WHAT YOU SHOULD DO: Output the text of the data below as a JSON list of strings, one string per line, with blank lines skipped. Leave the pictures out.

SUPPLIED RECORDS:
┄┄┄┄┄┄┄┄┄┄┄┄┄┄┄┄┄┄┄┄
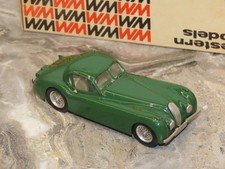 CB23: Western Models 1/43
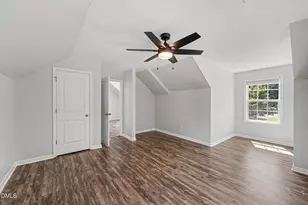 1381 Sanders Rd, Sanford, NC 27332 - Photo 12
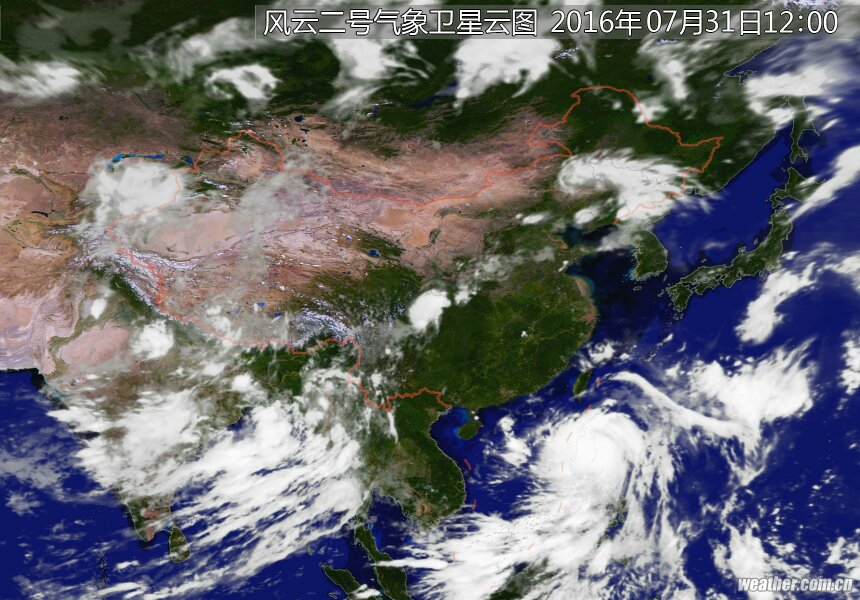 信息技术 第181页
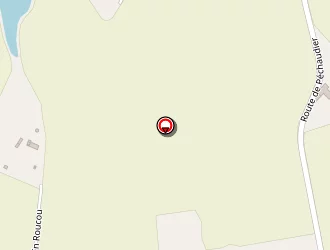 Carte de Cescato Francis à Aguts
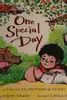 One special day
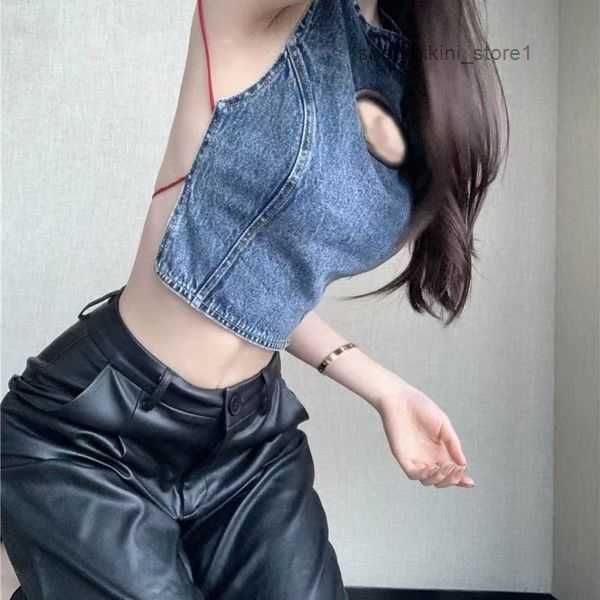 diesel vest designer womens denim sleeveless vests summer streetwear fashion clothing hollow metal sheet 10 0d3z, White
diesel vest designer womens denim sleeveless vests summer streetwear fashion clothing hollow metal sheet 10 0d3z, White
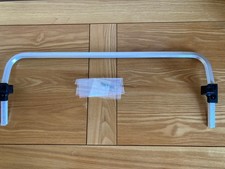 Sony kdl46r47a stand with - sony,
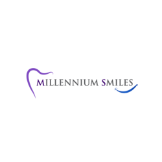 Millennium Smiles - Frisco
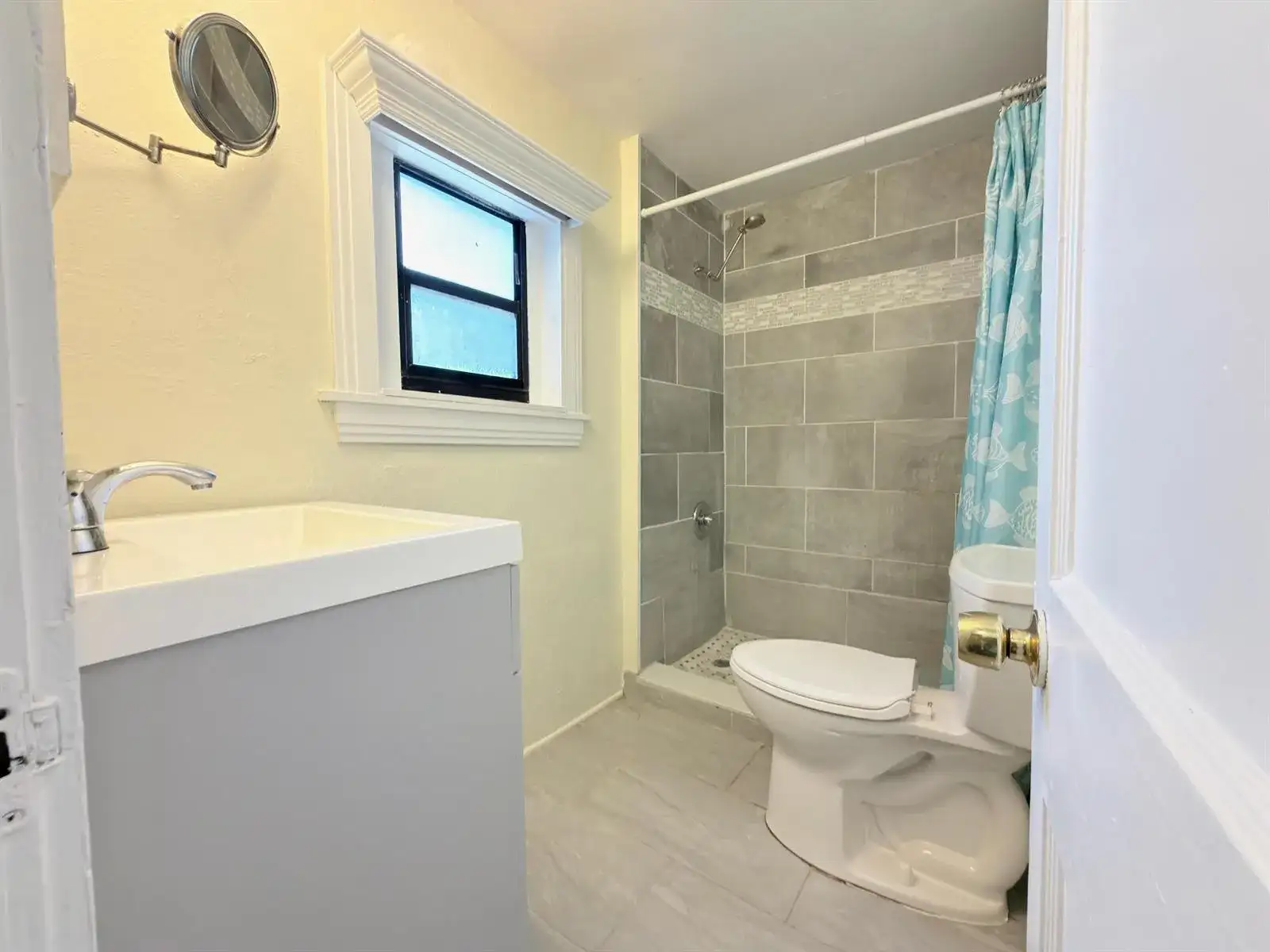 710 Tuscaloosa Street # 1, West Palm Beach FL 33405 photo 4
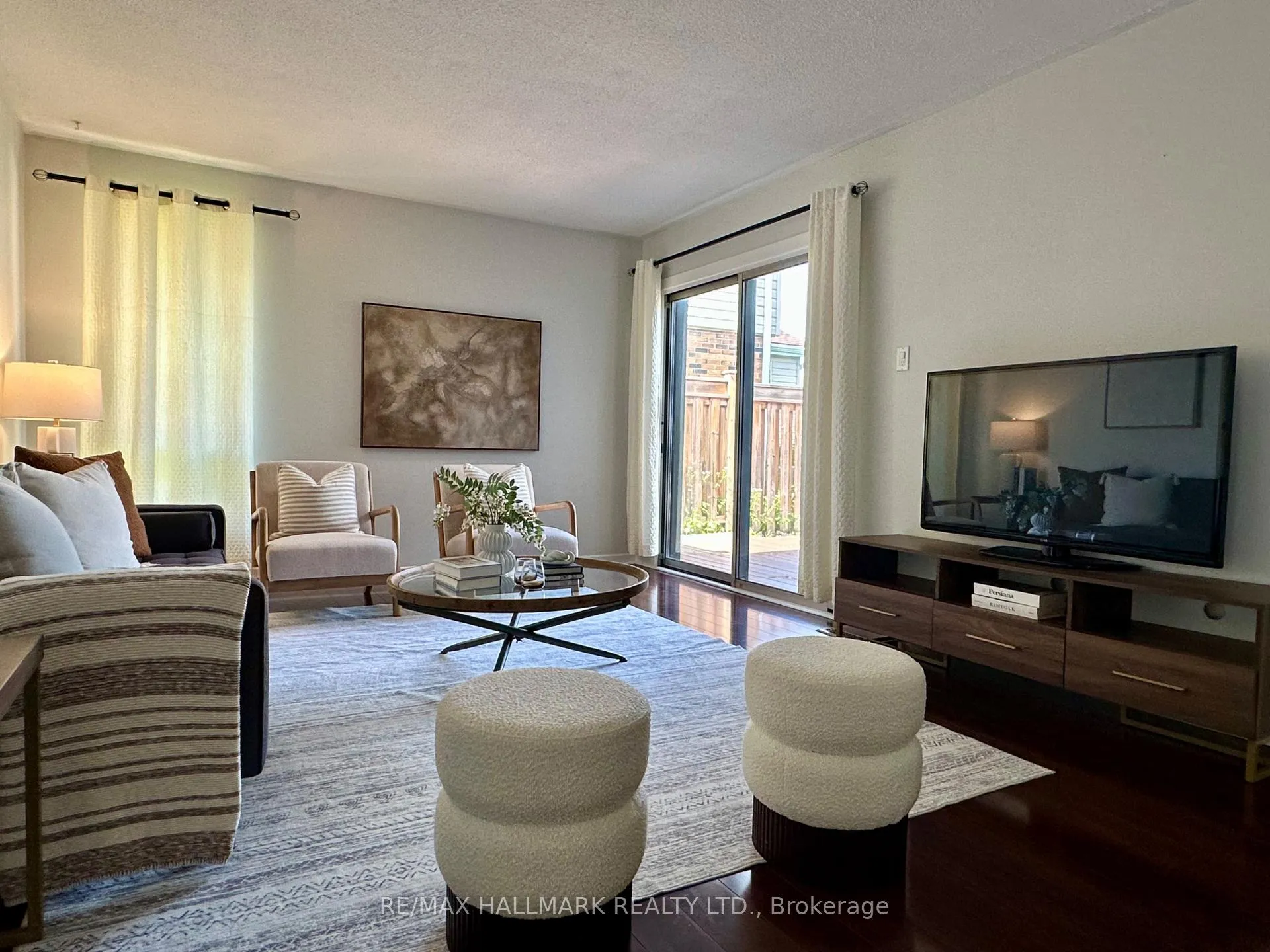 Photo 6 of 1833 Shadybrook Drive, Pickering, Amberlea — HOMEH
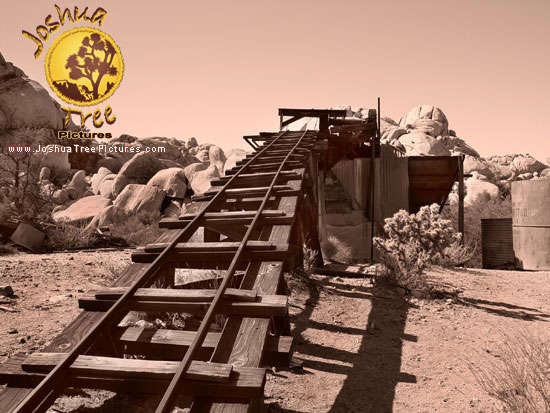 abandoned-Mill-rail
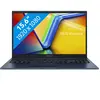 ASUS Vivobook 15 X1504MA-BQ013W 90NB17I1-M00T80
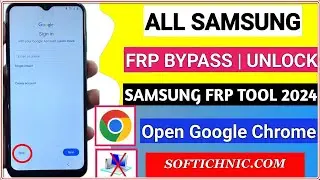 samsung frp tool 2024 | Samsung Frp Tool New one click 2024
┄┄┄┄┄┄┄┄┄┄┄┄┄┄┄┄┄┄┄┄
COMPLETED EXERCISE:
[
  " CB23: Western Models 1/43",
  " 1381 Sanders Rd, Sanford, NC 27332 - Photo 12",
  " 信息技术 第181页",
  " Carte de Cescato Francis à Aguts",
  " One special day",
  " diesel vest designer womens denim sleeveless vests summer streetwear fashion clothing hollow metal sheet 10 0d3z, White",
  "diesel vest designer womens denim sleeveless vests summer streetwear fashion clothing hollow metal sheet 10 0d3z, White",
  " Sony kdl46r47a stand with - sony,",
  " Millennium Smiles - Frisco",
  " 710 Tuscaloosa Street # 1, West Palm Beach FL 33405 photo 4",
  " Photo 6 of 1833 Shadybrook Drive, Pickering, Amberlea — HOMEH",
  " abandoned-Mill-rail",
  " ASUS Vivobook 15 X1504MA-BQ013W 90NB17I1-M00T80",
  " samsung frp tool 2024 | Samsung Frp Tool New one click 2024"
]